Stated task -> Please quote the data below word for word, keeping every line in its original order.

Data lines ->

= = = =

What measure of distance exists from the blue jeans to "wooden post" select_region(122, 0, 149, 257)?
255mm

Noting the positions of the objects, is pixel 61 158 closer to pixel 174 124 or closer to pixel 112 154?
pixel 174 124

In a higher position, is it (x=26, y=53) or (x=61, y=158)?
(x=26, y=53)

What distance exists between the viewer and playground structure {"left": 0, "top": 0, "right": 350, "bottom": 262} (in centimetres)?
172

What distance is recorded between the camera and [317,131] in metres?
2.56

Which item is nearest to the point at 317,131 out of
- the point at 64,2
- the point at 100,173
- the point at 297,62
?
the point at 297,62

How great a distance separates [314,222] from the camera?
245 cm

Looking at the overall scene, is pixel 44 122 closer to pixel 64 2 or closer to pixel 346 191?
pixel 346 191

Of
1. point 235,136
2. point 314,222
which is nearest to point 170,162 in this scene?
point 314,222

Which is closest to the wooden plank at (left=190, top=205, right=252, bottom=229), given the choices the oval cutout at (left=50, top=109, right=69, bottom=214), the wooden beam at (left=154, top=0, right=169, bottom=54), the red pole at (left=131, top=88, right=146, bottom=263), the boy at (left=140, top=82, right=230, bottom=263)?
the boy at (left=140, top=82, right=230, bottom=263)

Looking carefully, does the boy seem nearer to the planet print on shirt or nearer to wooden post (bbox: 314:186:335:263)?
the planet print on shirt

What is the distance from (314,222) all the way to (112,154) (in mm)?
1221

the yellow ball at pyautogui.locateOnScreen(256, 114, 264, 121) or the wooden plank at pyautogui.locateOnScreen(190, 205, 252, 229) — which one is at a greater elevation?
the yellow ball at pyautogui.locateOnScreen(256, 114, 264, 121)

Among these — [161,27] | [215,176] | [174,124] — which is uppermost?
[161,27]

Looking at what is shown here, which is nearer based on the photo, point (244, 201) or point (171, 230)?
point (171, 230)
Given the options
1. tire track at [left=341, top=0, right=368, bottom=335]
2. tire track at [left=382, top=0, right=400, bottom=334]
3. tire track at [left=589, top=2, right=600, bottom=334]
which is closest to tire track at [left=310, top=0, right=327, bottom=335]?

= = = =

Task solution ->
What measure of distance exists from the blue jeans to "wooden post" select_region(122, 0, 149, 257)?
255mm

Noting the positions of the objects, is pixel 61 158 closer to pixel 174 124 or closer to pixel 112 154?
pixel 174 124

In a higher position, is it (x=26, y=53) or (x=61, y=158)?
(x=26, y=53)

What distance exists between the viewer and playground structure {"left": 0, "top": 0, "right": 350, "bottom": 262} (in centimetres)?
172

What distance is recorded between the camera and [317,131] in metres?
2.56

Which item is nearest to the point at 317,131 out of
- the point at 64,2
- the point at 100,173
- the point at 297,62
?
the point at 297,62

How great a distance separates [314,222] from the camera?
245 cm

Looking at the overall scene, is pixel 44 122 closer to pixel 64 2 or closer to pixel 346 191?
pixel 346 191

Of
1. point 235,136
2. point 314,222
which is nearest to point 170,162 in this scene?
point 314,222

Which is closest to the wooden plank at (left=190, top=205, right=252, bottom=229), given the choices the oval cutout at (left=50, top=109, right=69, bottom=214), the wooden beam at (left=154, top=0, right=169, bottom=54), the red pole at (left=131, top=88, right=146, bottom=263), the boy at (left=140, top=82, right=230, bottom=263)?
the boy at (left=140, top=82, right=230, bottom=263)

Looking carefully, does the boy seem nearer to the planet print on shirt or nearer to wooden post (bbox: 314:186:335:263)?
the planet print on shirt

What is the distance from (314,222) all the way to (112,154) (in mm)?
1221

the yellow ball at pyautogui.locateOnScreen(256, 114, 264, 121) or the wooden plank at pyautogui.locateOnScreen(190, 205, 252, 229) — which one is at a greater elevation?
the yellow ball at pyautogui.locateOnScreen(256, 114, 264, 121)

Among these — [161,27] | [215,176] | [174,124] — which is uppermost?
[161,27]

Looking at what is shown here, which is nearer based on the photo, point (244, 201) or point (171, 230)?
point (171, 230)
Given the options
1. tire track at [left=341, top=0, right=368, bottom=335]
2. tire track at [left=382, top=0, right=400, bottom=334]
3. tire track at [left=589, top=2, right=600, bottom=334]
which is closest to tire track at [left=310, top=0, right=327, bottom=335]?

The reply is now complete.